Accessing Sulfonamides via Formal SO2 Insertion into C–N Bonds

Functional group interconversions of abundant substructures that accommodate the often-complex molecular architectures seen in pharmaceuticals are particularly sought after by medicinal chemists as a means to enable both lead optimization and library diversification. Here, we report a conceptually new strategy that enables net SO₂-insertion into the C–N bond of primary amines, enabling the direct synthesis of primary sulfonamides without pre-activation and effectively inverting the nitrogen’s properties (acidity, hydrogen bonding, etc.). The key to realizing this overall transformation is the implementation of an anomeric amide as a dual-function reagent which both serves to cleave the initial C–N bond and deliver a nitrogen atom to the product after SO₂ incorporation.
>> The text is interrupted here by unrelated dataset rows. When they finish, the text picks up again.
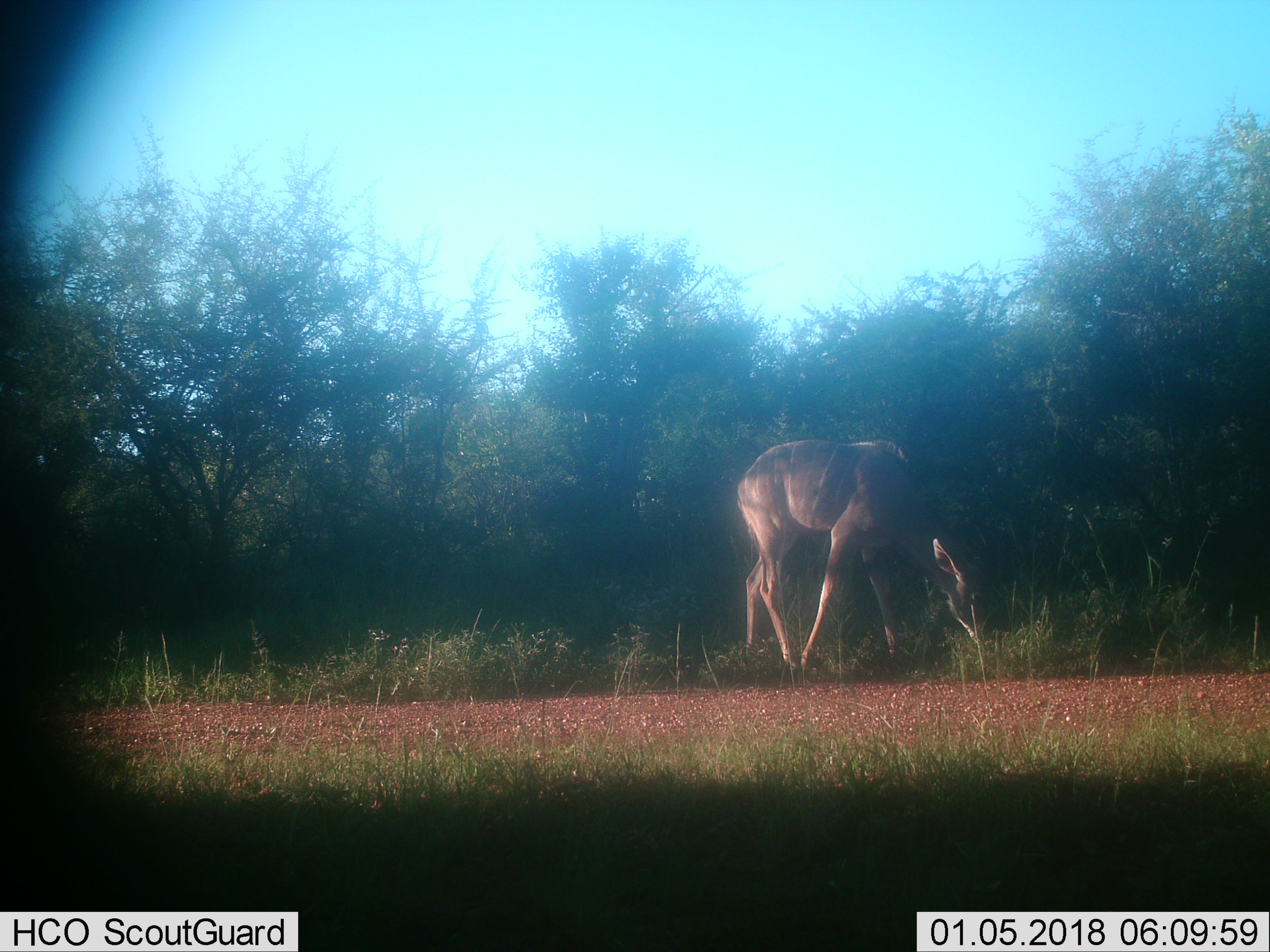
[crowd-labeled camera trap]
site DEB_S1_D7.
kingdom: Animalia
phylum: Chordata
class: Mammalia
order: Artiodactyla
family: Bovidae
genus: Tragelaphus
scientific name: Tragelaphus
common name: kudu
Kudu (Tragelaphus), count 1. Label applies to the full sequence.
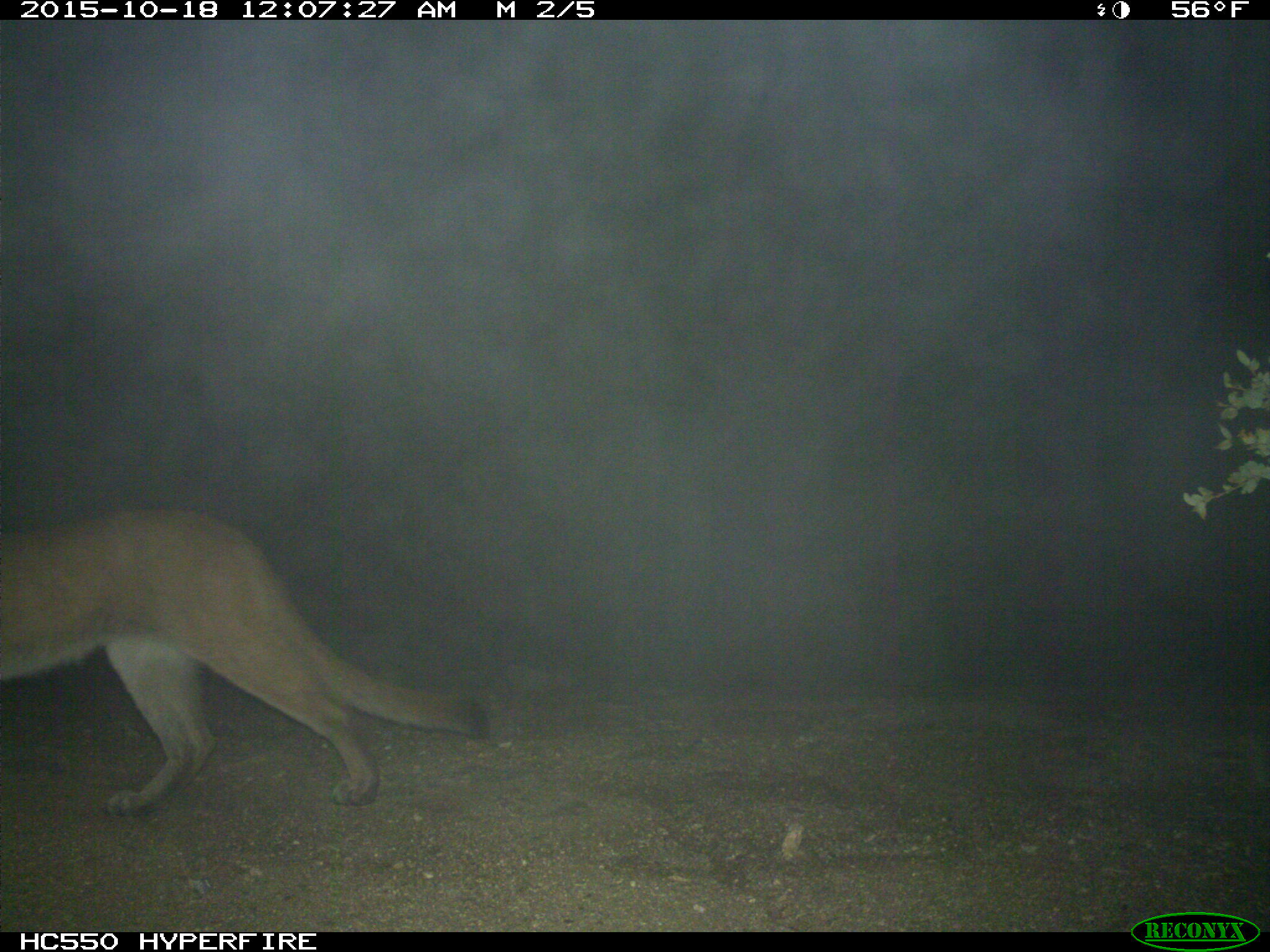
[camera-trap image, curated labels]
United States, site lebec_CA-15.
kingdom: Animalia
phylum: Chordata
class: Mammalia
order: Carnivora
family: Felidae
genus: Puma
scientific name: Puma concolor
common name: mountain lion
The process tolerates a wide array of functionalities and can be run in an automated fashion thus allowing libraries of amines to be viable progenitors to highly desirable sulfonamides. Mechanistic studies support an isodiazene radical chain mechanism that generates an intermediate sulfinate which reacts with the anomeric amide to forge the S–N bond. As a proof of concept, our protocol was used to conduct a high-throughput library diversification campaign, was applied to the synthesis and modification of approved active pharmaceutical ingredients and was used to enable a net CO-to-SO₂ “isosteric replacement” approach. Conceptually, this successful translation of a reagent originally developed for atom deletion into a protocol for atom insertion has important implications for skeletal editing.